--- Extract ---

===============

A New Year and a new website mean new leads and sales opportunities. That’s what most businesses wish for during the Holiday Season. A website redesign is a common marketing kick off in Q1 for many manufacturers, industrial and engineering companies.
With 2011 right around the corner, this is a good time to finalize your website redesign plans in order to find the right prospects and begin filling your sales pipeline.
This post is a summary of lessons learned from my 10+ years of experience in redesigning many industrial websites. I’ve also provided links to my other articles from this blog that talk about the key elements of a successful website redesign.
- Job 1 for industrial websites is generating high-quality leads and driving sales. Every company starts with this lofty goal but somehow during the website redesign process, it gets diluted by too many other competing needs. I find it very helpful to write down bullet points to go from objectives to actionable items on a client’s site.
See The 6 essential rules of a website redesign – Ignore them at your peril
See 5 Rules of Website Redesign for Engaging Engineers and Industrial Buyers
See Is Your Industrial Website Still Just a Business Card?
- Don’t start the redesign without a blueprint (site map). My industrial clients find it easier to visualize their new Web site if they have a site map to look at. This can be a simple bulleted Word document with the main sections bolded and sub sections as bullets. There are times when I’ll create a schematic of the entire site structure. This works especially well with engineers who are very comfortable with flow diagrams. A detailed site map makes it much easier to create the main navigation for the site. An intuitive navigation scheme or lack of it can mean the difference between success and failure of your website redesign.
- Content comes before design. Site content, whether creating or collating is probably the single biggest hurdle I have to overcome in website redesign projects. Form follows function is the golden rule that I follow when redesigning industrial websites. Force-fitting content into a new site design has never worked for me. A content map is extremely useful in ensuring that the Website redesign doesn’t come to a screeching halt waiting on content.
See How Lack of Marketing Content Can Derail Your Website Redesign Project
See Variety of Content is the Key in the Early Stages of the Industrial Buy Cycle
- Organic search engine optimization (SEO) is mandatory. Your site cannot do job #1 without a critical mass of qualified traffic. That can only happen if your prospects and customers can find your site when and where they are searching for solutions to their problems in their own words. SEO is the single most effective way of consistently driving qualified traffic to your Website. Not every website redesign needs a full-blown SEO component but the new site does need to be search engine friendly and basic SEO features included. Some thought must be given to keyword research and writing content using those keywords and phrases. Retrofitting SEO after a website redesign usually isn’t very effective and tends to be more expensive than doing it simultaneously with a redesign.
See 3 DiY SEO Mistakes to Avoid When Optimizing Industrial Websites
See The Twofold Benefit of Optimizing Marketing Content
See Driving Traffic to Your Homepage All the Time May Be a Big Mistake
- Web analytics – no industrial website should be launched without one. It is impossible to optimize something if you can’t measure it. Every industrial website must include some form of web analytics. At the very minimum, the free Google Analytics code should be installed on your web pages. Don’t be fooled into thinking that Google Analytics is not very capable just because it is free. It does provide some sophisticated features such as A/B testing of site changes, advanced visitor segmentation and tracking site visitors from mobile applications and social networks.

===============

--- Stored rows ---
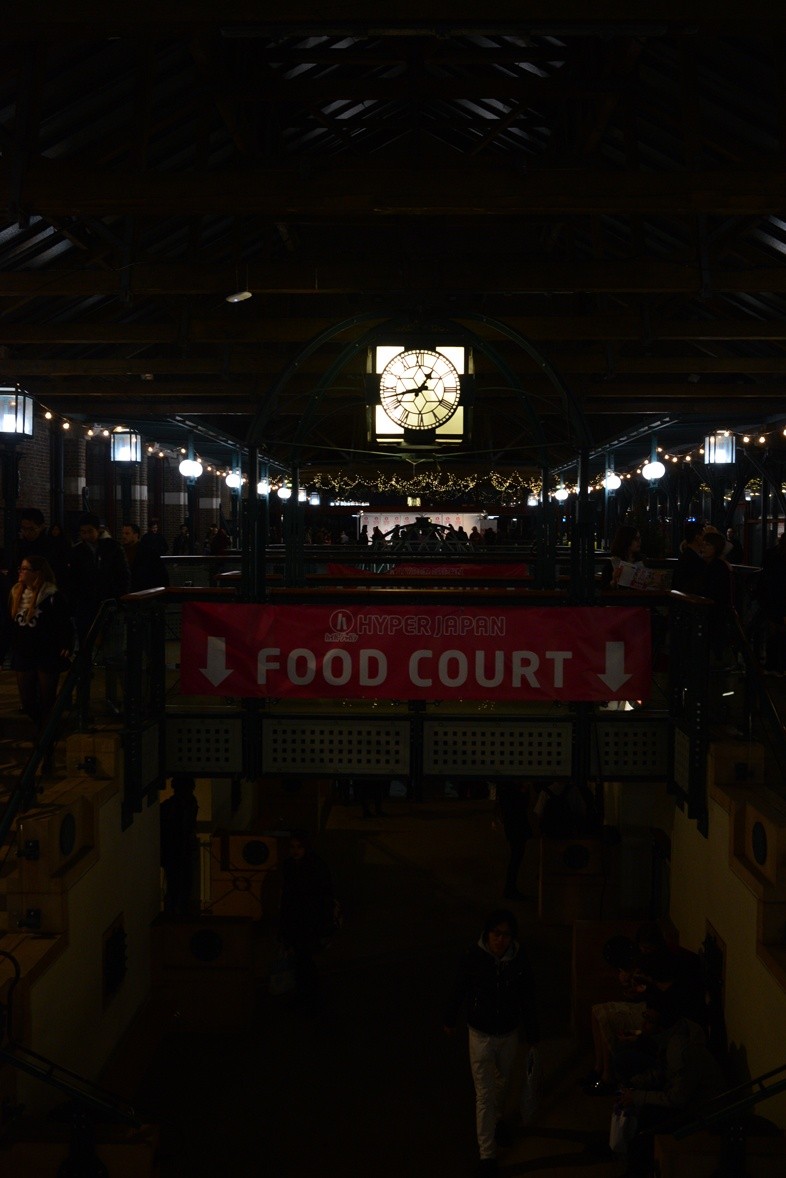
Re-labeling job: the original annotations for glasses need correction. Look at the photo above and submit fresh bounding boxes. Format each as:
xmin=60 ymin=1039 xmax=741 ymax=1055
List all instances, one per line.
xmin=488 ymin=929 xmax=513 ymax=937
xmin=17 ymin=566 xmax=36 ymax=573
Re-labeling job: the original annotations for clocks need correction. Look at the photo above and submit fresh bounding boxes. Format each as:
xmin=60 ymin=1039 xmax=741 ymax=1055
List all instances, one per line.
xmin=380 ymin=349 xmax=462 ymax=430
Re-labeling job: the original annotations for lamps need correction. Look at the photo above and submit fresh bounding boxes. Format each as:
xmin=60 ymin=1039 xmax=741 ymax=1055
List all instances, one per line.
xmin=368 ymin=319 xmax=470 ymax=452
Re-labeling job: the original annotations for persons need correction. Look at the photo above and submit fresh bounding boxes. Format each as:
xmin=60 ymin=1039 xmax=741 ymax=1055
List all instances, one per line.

===============

--- Your tasks ---
• a. Translate this sentence from the website redesign post into Spanish: "It is impossible to optimize something if you can't measure it."
• b. According to the website redesign post, what should be installed on your web pages at the very minimum?
Work only from the website redesign post.

--- Completed exercise ---
• a. Es imposible optimizar algo si no se puede medir.

• b. The free Google Analytics code.